** Auszug **
Ich war neulich in einem Einkaufszentrum, fand die Toilette nicht und fragte daher die Mitarbeiterin eines Ladens, wo sich die Toiletten befinden. Sie antwortete: »Beim Woolworth links« – oder phonetisch: [baɪ̯m ˈvɔl.vɔɐ̯t ˈlɪŋs]. Und schon war ich bei der Frage: Wie spricht man eigentlich Woolworth aus?

Die Geschichte der Unternehmen, die unter Woolworth firmier(t)en, ist kompliziert und für die vorliegende Frage so uninteressant, dass ich sie hier nicht zusammenfasse. In jedem Fall wurde das ursprüngliche Unternehmen von Frank Winfield Woolworth (1852–1919), einem amerikanischen Unternehmer, gegründet. Schlägt man seinen Namen in einem Aussprachewörterbuch des Englischen nach (z. B. dem Longman Pronunciation Dictionary), findet man dort für das amerikanische Englisch [ˈwʊl.wɝːθ] und für das britische Englisch [ˈwʊl.wəθ] bzw. [ˈwʊl.wɜːθ]. Hört man sich an, wie englischsprachige Menschen auf YouTube den Namen aussprechen, deckt sich das mit diesen Angaben.

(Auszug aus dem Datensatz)
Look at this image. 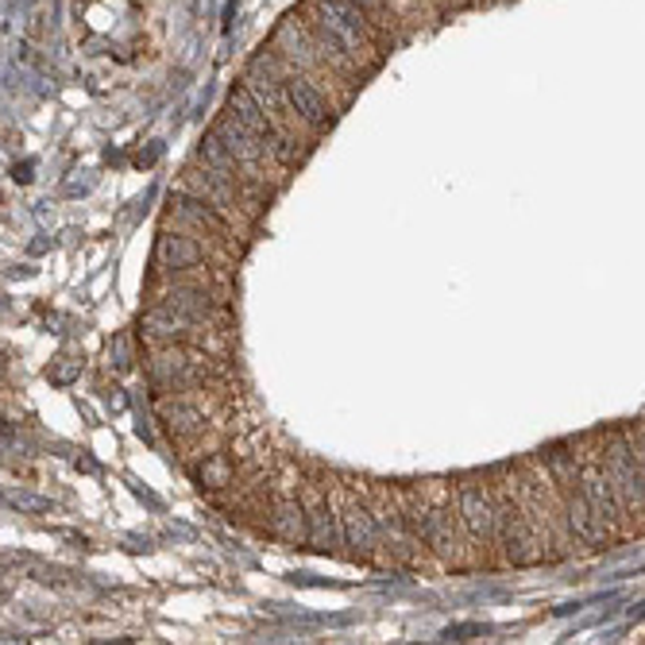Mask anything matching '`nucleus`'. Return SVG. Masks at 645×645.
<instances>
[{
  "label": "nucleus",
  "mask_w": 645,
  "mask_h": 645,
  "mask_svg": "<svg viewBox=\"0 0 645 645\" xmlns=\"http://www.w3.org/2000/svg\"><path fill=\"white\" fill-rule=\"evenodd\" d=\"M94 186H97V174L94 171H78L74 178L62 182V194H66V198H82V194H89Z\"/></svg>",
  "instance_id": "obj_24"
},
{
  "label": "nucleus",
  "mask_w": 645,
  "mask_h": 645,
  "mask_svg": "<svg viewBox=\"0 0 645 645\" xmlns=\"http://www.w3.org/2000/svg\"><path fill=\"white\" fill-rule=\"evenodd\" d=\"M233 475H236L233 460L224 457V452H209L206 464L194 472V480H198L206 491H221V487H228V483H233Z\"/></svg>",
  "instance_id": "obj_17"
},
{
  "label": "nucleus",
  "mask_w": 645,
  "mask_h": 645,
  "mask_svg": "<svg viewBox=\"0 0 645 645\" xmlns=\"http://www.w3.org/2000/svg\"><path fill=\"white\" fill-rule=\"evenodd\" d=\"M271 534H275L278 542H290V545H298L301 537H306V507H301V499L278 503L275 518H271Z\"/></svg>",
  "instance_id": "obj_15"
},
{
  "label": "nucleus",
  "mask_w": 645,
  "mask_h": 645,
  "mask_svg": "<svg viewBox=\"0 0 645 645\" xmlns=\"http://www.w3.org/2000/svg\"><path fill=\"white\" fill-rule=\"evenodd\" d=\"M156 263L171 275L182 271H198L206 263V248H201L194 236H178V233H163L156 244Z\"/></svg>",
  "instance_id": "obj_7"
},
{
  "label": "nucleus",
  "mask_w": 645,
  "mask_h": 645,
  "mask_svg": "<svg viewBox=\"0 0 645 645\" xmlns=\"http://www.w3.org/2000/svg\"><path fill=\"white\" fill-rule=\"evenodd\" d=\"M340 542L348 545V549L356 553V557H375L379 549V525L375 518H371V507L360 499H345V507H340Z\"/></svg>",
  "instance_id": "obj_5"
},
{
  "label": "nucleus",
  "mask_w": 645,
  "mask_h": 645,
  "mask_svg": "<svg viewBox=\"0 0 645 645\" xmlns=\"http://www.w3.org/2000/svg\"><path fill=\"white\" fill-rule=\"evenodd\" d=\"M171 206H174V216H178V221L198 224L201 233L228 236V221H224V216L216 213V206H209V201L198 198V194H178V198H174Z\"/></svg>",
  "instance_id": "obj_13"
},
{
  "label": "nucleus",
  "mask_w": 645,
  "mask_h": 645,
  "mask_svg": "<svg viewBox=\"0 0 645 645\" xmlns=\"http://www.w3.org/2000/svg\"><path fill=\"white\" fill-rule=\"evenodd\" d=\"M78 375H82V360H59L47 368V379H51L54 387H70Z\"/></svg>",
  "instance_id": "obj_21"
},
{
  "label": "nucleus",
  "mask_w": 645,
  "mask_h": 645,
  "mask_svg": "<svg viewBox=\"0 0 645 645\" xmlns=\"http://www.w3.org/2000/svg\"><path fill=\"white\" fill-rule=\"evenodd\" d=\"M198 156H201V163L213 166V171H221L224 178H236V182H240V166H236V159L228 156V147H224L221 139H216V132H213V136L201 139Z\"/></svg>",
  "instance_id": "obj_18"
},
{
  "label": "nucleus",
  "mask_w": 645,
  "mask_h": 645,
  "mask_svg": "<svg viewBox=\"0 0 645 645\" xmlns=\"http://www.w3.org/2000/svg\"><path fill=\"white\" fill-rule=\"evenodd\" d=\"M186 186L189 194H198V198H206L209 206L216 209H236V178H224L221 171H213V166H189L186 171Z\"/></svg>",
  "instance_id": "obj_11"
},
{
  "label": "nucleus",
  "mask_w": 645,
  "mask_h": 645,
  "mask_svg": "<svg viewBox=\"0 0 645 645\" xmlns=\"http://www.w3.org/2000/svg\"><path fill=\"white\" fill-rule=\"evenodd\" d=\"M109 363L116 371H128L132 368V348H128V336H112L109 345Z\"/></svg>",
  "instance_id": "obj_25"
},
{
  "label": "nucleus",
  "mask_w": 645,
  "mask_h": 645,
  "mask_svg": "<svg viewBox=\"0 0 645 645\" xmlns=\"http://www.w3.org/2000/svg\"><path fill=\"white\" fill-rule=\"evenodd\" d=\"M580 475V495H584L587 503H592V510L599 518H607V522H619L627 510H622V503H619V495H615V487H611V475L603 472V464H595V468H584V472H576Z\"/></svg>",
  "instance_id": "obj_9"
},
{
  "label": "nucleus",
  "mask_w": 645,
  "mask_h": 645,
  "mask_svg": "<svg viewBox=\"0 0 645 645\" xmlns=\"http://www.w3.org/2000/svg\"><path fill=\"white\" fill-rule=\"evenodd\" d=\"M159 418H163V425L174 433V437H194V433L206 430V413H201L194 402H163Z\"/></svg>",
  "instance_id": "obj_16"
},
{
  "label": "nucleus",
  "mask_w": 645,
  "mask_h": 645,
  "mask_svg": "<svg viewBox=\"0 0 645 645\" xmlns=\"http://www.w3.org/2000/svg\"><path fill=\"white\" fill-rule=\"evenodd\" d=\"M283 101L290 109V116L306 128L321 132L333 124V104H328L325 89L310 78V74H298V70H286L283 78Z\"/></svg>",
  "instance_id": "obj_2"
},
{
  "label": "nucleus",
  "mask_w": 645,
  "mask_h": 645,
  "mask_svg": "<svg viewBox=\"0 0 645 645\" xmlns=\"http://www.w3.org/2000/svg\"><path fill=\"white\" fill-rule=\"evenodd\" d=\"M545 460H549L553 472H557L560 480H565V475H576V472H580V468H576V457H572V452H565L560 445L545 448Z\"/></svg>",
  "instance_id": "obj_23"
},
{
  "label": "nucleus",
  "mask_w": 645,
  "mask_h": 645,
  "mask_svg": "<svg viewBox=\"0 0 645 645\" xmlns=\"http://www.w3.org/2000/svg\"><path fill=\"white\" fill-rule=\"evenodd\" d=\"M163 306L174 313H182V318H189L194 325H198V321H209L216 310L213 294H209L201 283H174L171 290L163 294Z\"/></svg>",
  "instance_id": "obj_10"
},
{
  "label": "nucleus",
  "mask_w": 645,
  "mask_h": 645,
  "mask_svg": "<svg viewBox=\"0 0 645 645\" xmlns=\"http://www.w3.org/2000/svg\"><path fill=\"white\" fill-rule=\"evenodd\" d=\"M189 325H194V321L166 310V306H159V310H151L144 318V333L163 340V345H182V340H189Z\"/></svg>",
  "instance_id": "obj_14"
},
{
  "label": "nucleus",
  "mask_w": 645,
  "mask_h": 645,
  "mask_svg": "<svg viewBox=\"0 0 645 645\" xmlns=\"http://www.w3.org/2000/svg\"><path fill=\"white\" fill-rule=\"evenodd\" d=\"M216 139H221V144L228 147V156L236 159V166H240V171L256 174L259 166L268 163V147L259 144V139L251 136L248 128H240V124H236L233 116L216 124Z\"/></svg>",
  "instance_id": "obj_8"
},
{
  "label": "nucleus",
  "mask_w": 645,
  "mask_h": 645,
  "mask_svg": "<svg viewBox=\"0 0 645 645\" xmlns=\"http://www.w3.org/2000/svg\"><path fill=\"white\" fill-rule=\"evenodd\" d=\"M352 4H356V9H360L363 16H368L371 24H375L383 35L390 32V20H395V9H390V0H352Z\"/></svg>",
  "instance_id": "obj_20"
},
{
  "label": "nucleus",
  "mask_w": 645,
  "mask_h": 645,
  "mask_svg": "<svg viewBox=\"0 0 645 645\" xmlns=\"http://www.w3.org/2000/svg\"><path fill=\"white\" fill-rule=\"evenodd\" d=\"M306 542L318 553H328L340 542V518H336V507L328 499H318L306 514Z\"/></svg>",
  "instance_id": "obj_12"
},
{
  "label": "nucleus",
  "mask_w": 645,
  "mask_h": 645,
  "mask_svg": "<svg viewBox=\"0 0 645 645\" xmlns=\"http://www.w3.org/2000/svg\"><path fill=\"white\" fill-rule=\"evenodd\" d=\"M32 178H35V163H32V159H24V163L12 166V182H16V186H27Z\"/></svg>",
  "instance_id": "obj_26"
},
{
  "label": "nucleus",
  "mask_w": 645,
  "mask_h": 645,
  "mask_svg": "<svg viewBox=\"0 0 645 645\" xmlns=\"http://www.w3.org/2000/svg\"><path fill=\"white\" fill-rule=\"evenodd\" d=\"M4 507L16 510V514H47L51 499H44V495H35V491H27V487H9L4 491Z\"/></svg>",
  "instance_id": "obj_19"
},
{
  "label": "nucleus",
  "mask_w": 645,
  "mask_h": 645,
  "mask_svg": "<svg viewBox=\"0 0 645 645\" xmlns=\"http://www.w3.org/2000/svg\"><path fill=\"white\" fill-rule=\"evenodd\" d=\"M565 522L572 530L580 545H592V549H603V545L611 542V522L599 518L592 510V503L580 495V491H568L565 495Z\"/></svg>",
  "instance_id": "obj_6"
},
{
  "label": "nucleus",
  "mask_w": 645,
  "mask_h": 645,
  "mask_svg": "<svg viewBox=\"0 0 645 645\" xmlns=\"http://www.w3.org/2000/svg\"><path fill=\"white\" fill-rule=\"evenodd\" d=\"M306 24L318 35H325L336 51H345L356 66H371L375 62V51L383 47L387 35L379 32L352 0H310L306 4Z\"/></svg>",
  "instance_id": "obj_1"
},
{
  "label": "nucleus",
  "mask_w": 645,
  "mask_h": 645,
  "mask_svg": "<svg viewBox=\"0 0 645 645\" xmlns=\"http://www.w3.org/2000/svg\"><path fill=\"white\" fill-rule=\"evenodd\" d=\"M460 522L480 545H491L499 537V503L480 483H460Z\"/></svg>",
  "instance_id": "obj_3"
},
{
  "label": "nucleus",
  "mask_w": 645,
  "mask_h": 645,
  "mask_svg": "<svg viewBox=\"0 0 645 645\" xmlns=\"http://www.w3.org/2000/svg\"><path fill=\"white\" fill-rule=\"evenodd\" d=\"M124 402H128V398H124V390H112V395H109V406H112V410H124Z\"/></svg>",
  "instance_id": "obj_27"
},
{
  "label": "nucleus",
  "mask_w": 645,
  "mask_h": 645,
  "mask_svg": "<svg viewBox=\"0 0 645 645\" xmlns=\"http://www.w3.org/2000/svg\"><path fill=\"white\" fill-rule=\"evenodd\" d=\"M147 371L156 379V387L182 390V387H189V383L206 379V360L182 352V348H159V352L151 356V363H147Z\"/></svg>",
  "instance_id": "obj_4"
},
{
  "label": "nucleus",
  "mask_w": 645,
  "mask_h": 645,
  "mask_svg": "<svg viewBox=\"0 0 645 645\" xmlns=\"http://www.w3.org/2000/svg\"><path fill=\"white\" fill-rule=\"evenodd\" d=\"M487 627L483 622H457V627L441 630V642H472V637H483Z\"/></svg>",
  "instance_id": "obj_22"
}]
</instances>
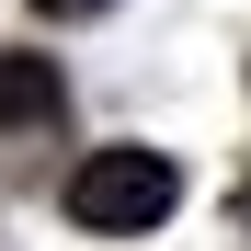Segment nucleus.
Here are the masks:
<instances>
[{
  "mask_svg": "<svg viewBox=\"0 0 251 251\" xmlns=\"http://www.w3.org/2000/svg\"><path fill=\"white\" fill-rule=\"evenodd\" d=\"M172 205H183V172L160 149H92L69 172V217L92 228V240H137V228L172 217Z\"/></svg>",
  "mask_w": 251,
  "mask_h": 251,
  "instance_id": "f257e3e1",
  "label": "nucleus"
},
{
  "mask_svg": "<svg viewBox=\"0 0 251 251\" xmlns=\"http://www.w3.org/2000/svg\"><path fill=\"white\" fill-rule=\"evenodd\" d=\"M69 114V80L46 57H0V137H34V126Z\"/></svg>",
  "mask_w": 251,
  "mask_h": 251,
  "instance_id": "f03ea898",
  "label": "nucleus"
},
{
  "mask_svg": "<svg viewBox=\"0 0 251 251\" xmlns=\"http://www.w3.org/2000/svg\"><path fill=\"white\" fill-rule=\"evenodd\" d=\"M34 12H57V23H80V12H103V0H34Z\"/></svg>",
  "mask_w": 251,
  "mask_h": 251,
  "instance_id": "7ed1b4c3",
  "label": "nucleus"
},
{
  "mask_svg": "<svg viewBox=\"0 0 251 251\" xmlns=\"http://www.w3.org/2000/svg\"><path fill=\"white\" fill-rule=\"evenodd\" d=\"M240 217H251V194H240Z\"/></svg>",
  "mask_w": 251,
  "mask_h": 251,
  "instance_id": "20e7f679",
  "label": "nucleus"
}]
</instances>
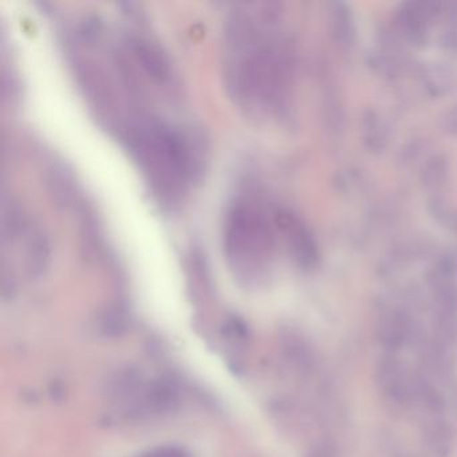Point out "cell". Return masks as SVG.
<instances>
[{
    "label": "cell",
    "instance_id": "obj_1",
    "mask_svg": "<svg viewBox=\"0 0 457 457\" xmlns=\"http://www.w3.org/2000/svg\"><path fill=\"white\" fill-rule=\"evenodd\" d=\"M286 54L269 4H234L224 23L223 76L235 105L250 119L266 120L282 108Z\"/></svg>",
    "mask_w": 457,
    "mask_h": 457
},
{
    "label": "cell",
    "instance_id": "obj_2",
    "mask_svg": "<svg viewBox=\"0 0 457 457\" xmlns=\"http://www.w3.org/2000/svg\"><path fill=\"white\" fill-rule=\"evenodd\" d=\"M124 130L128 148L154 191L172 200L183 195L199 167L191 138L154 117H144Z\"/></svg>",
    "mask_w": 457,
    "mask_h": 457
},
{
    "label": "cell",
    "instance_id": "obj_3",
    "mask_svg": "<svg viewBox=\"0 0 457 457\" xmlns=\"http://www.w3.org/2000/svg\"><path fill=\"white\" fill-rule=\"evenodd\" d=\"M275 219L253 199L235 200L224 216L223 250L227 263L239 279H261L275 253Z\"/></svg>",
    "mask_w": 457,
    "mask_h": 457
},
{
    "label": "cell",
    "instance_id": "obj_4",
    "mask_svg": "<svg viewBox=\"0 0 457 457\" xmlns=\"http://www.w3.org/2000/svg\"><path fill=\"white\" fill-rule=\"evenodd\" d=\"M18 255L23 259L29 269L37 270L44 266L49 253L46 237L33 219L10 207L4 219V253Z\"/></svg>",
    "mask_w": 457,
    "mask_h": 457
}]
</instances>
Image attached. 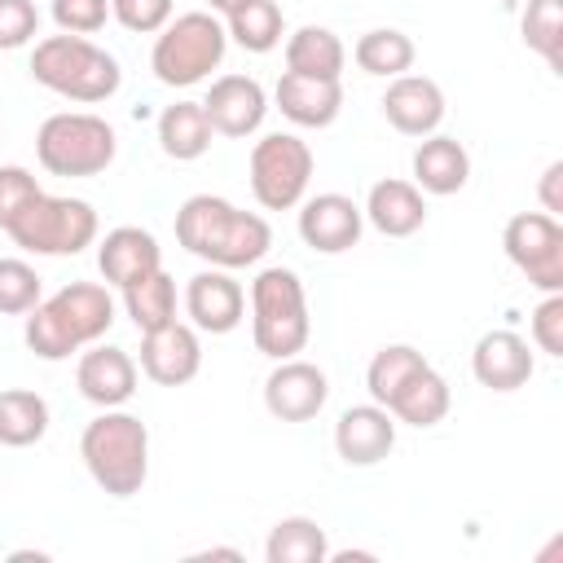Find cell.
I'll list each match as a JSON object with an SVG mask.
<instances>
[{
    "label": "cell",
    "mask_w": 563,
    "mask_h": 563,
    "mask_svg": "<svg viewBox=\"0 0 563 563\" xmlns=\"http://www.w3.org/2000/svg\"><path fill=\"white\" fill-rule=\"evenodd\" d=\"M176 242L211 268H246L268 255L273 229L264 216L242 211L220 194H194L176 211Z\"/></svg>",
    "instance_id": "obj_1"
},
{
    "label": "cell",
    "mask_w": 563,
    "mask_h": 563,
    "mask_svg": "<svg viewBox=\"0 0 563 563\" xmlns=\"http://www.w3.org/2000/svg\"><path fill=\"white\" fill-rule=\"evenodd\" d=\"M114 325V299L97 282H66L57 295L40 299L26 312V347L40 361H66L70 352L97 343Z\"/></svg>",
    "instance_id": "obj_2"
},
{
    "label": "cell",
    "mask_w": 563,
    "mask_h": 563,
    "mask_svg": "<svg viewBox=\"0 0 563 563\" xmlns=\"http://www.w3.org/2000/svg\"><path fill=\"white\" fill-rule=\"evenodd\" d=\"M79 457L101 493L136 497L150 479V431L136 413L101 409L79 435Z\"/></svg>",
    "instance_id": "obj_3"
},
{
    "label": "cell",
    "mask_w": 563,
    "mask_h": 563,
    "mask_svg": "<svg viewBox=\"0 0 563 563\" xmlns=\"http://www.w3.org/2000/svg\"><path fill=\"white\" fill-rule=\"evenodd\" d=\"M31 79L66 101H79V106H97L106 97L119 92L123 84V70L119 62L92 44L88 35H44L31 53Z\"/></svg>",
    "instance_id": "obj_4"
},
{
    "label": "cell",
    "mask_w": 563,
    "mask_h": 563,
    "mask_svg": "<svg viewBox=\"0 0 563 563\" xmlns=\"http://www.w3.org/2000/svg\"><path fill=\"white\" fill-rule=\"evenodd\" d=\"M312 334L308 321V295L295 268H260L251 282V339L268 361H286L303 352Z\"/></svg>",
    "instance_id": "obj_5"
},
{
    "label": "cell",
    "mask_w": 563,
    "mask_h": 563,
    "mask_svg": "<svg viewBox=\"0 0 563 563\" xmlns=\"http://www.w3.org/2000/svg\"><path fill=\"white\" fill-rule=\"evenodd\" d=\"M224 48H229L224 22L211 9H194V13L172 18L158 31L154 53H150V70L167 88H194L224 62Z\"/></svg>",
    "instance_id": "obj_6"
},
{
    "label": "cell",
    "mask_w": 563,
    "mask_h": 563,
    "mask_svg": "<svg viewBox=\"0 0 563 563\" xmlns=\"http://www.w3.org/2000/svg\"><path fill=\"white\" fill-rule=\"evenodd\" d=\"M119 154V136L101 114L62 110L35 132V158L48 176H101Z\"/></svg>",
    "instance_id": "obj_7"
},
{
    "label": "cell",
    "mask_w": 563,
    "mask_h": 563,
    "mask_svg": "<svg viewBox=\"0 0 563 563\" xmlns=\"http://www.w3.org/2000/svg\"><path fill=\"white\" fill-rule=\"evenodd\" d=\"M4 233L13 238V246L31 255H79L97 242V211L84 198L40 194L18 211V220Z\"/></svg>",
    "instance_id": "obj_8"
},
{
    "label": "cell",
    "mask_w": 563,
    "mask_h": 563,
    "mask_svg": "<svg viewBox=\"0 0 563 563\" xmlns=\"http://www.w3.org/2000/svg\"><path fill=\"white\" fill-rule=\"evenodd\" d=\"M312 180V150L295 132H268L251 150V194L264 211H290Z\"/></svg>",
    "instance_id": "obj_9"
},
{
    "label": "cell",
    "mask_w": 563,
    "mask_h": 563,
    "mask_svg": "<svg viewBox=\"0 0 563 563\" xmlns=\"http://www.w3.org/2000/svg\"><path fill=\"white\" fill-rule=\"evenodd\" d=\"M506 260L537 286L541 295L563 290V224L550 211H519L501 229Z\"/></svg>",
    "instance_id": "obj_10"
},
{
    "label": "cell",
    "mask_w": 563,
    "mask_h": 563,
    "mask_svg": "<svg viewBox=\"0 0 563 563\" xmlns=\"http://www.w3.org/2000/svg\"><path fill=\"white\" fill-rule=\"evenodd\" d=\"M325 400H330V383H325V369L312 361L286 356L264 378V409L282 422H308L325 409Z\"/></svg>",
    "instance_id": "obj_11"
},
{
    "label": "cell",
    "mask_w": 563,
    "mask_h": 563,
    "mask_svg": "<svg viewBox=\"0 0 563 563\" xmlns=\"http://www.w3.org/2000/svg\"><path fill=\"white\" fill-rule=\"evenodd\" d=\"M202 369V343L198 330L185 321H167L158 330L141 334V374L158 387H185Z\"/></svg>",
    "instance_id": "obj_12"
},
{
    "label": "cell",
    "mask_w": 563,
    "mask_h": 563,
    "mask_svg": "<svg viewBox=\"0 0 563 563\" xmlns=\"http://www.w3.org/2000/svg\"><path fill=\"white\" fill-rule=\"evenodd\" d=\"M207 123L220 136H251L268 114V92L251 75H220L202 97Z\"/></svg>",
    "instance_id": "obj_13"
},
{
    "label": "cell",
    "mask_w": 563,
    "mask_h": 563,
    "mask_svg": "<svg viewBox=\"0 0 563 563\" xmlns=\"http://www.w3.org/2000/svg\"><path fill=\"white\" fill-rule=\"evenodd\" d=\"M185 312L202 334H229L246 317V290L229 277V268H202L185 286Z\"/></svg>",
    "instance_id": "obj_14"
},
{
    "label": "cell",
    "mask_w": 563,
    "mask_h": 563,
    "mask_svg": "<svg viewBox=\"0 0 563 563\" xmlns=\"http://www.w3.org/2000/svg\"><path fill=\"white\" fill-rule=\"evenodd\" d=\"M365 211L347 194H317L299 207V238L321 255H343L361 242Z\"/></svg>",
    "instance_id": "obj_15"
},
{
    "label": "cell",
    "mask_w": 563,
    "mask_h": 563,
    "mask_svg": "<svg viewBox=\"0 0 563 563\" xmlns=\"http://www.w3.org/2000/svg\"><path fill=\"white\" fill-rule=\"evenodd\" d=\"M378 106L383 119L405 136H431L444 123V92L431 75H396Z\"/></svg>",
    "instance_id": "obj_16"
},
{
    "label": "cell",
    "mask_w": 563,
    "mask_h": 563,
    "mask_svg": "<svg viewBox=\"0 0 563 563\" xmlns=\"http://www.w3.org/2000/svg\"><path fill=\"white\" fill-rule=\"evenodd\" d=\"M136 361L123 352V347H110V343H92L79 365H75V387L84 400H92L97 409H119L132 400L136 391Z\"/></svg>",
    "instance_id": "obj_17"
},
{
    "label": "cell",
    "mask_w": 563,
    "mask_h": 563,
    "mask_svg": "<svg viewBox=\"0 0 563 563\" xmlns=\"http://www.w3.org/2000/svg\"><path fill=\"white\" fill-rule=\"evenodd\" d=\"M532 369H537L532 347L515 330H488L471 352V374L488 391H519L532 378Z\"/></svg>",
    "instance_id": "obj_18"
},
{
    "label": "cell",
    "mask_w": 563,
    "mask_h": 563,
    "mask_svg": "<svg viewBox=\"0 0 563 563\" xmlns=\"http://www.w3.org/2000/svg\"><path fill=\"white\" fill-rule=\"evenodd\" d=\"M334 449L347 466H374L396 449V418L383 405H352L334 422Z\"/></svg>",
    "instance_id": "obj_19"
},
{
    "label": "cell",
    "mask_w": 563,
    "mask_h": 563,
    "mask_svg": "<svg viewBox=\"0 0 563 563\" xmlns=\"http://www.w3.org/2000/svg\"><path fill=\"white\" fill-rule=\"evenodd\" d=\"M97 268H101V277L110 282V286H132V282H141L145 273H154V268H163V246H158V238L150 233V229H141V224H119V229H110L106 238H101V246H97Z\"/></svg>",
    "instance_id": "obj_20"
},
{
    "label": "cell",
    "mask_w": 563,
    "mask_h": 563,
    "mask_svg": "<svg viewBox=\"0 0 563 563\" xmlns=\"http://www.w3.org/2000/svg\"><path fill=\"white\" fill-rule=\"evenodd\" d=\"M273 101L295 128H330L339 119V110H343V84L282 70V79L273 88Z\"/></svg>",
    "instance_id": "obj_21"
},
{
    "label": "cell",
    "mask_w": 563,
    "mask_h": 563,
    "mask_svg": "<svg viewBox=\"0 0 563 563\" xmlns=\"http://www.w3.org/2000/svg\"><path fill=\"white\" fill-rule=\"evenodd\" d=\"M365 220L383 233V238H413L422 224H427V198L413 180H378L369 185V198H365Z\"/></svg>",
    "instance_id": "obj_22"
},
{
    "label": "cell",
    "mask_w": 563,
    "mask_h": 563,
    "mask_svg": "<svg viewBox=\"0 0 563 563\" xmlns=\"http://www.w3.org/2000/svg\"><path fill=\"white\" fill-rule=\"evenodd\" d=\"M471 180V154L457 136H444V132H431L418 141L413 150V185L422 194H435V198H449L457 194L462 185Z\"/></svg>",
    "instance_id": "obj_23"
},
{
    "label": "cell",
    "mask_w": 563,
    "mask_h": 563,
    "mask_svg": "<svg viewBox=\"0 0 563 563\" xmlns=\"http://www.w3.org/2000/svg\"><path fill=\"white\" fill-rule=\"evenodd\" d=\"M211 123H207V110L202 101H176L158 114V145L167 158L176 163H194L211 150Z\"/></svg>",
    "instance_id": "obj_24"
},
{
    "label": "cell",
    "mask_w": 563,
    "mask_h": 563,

** Aufgabe **
Schreiben Sie bitte den Auszug über die Aussprache von Woolworth vollständig und ohne jede Änderung ab.

** Ergebnis **
Ich war neulich in einem Einkaufszentrum, fand die Toilette nicht und fragte daher die Mitarbeiterin eines Ladens, wo sich die Toiletten befinden. Sie antwortete: »Beim Woolworth links« – oder phonetisch: [baɪ̯m ˈvɔl.vɔɐ̯t ˈlɪŋs]. Und schon war ich bei der Frage: Wie spricht man eigentlich Woolworth aus?

Die Geschichte der Unternehmen, die unter Woolworth firmier(t)en, ist kompliziert und für die vorliegende Frage so uninteressant, dass ich sie hier nicht zusammenfasse. In jedem Fall wurde das ursprüngliche Unternehmen von Frank Winfield Woolworth (1852–1919), einem amerikanischen Unternehmer, gegründet. Schlägt man seinen Namen in einem Aussprachewörterbuch des Englischen nach (z. B. dem Longman Pronunciation Dictionary), findet man dort für das amerikanische Englisch [ˈwʊl.wɝːθ] und für das britische Englisch [ˈwʊl.wəθ] bzw. [ˈwʊl.wɜːθ]. Hört man sich an, wie englischsprachige Menschen auf YouTube den Namen aussprechen, deckt sich das mit diesen Angaben.